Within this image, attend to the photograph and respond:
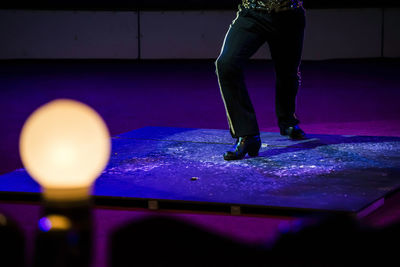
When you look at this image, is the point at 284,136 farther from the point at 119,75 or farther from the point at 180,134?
the point at 119,75

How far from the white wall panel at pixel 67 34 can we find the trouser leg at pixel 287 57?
9.87m

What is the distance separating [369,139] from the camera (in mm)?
5121

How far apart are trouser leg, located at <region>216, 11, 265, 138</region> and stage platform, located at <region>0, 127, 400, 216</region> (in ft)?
0.77

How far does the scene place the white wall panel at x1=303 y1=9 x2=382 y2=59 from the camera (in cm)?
1432

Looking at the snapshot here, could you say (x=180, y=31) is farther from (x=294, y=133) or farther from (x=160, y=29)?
(x=294, y=133)

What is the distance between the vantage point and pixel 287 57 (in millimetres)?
4863

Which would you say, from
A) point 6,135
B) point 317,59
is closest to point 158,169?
point 6,135

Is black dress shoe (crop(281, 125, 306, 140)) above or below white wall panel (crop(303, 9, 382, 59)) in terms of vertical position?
below

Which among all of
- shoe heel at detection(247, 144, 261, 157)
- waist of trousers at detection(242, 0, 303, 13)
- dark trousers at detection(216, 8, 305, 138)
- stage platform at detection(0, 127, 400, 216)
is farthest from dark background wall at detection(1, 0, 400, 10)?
shoe heel at detection(247, 144, 261, 157)

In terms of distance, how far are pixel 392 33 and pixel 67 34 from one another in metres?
6.58

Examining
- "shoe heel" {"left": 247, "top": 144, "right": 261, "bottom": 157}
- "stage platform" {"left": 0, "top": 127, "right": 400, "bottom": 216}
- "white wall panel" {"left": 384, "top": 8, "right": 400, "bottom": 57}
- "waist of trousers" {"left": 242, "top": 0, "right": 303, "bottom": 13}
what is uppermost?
"waist of trousers" {"left": 242, "top": 0, "right": 303, "bottom": 13}

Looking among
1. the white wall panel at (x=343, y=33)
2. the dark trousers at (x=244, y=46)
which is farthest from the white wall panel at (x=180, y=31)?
the dark trousers at (x=244, y=46)

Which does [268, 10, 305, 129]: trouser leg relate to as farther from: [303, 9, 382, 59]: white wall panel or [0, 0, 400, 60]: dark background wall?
[303, 9, 382, 59]: white wall panel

□ □ □

Reproduce the listing above line for line, exactly as it appears, but omit the pictures.

TASK ANSWER
Within this image, attend to the photograph and respond:
When you look at this image, is the point at 284,136 farther from the point at 119,75 or farther from the point at 180,134?
the point at 119,75

How far from the white wall panel at pixel 67 34 can we find the trouser leg at pixel 287 57?
9.87m

What is the distance separating [369,139] from the camera (in mm)?
5121

How far apart are trouser leg, located at <region>216, 11, 265, 138</region> and stage platform, located at <region>0, 127, 400, 216</region> (in ft)?
0.77

How far does the scene place the white wall panel at x1=303 y1=9 x2=382 y2=59 from the camera (in cm)?
1432

Looking at the snapshot here, could you say (x=180, y=31) is farther from (x=294, y=133) or farther from (x=160, y=29)?
(x=294, y=133)

What is the distance between the vantage point and pixel 287 57 (in millimetres)?
4863

Which would you say, from
A) point 6,135
B) point 317,59
is closest to point 158,169?
point 6,135

Is black dress shoe (crop(281, 125, 306, 140)) above or below white wall panel (crop(303, 9, 382, 59)) in terms of vertical position?
below

Which among all of
- shoe heel at detection(247, 144, 261, 157)
- waist of trousers at detection(242, 0, 303, 13)
- dark trousers at detection(216, 8, 305, 138)
- stage platform at detection(0, 127, 400, 216)
is farthest from dark background wall at detection(1, 0, 400, 10)?
shoe heel at detection(247, 144, 261, 157)

In terms of distance, how far are pixel 392 33 and pixel 67 34 from one another in metres?
6.58

Examining
- "shoe heel" {"left": 247, "top": 144, "right": 261, "bottom": 157}
- "stage platform" {"left": 0, "top": 127, "right": 400, "bottom": 216}
- "white wall panel" {"left": 384, "top": 8, "right": 400, "bottom": 57}
- "waist of trousers" {"left": 242, "top": 0, "right": 303, "bottom": 13}
what is uppermost?
"waist of trousers" {"left": 242, "top": 0, "right": 303, "bottom": 13}

Looking among
1. the white wall panel at (x=343, y=33)
2. the dark trousers at (x=244, y=46)
which is farthest from the white wall panel at (x=180, y=31)?
the dark trousers at (x=244, y=46)

Which does [268, 10, 305, 129]: trouser leg relate to as farther from: [303, 9, 382, 59]: white wall panel or [0, 0, 400, 60]: dark background wall?
[303, 9, 382, 59]: white wall panel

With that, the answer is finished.